‘Environmental, social and governance’ investments cannot be standardized to help make investment decisions: most component measures are simply too subjective, writes Jack Mintz in the Financial Post. Below is an excerpt from the article, which can be read in full here.
By Jack Mintz, July 9, 2021
A new book tells the story of how impact investor Arif Naqvi was able to convince hundreds of senior business leaders, including Bill Gates, Prince Phillip and John Kerry, to provide him $14 billion to invest in projects with high returns while supporting game-changing social projects to reduce poverty and promote the energy transformation. The book, published this week by HarperCollins, is “The Key Man: The True Story of How the Global Elite was Duped by a Capitalistic Fairy Tale” by Wall Street Journal reporters Simon Clark and Will Louch.
According to Naqiv’s Abraaj Group website, its funds were awarded an A+ under the UN-supported Principles for Responsible Investment. That seems likely to have changed: Abraaj allegedly misappropriated US$780 million to Mr. Naqvi to support his and others’ conspicuous consumption. Assets were overvalued, management got expensive perks and a host of other governance problems plagued the Group.
Among the many lessons this cautionary tale teaches is that ESG — environmental, social and governance — which looms large in the UN’s ratings, is very hard to measure. The aim of ESG metrics is to help evaluate companies’ long-term investment performance and to provide information to investors who prefer companies that are not only profitable but also exhibit “good behaviour.”

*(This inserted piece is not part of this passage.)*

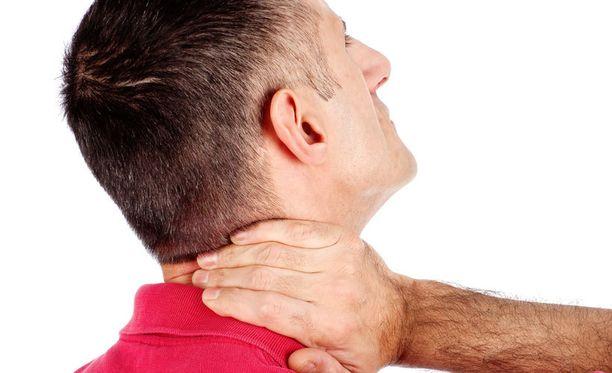 MS-taudin oireisiin kuuluu myös lihasten jäykkyys.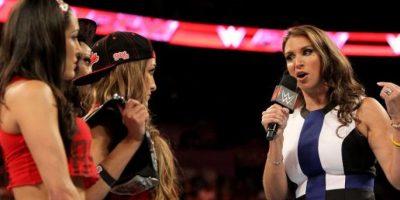 Stephanie McMahon les lanzó un reto Foto:WWE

The indices, however, are built on a foundation “as shaky as a fiddler on a roof.” Companies could have independent boards, strong shareholder rights and strict separation of chair and CEO positions — all big ESG wanna-haves — but still have rotten, even fraudulent management. Many companies “greenwash” their ESG results to make themselves look better. Some social components are hard to measure — “human rights,” for instance — and inherently subjective. Which metrics should get the most weight? How are complexities handled, such as when a company builds electric vehicles in Chinese plants powered by coal?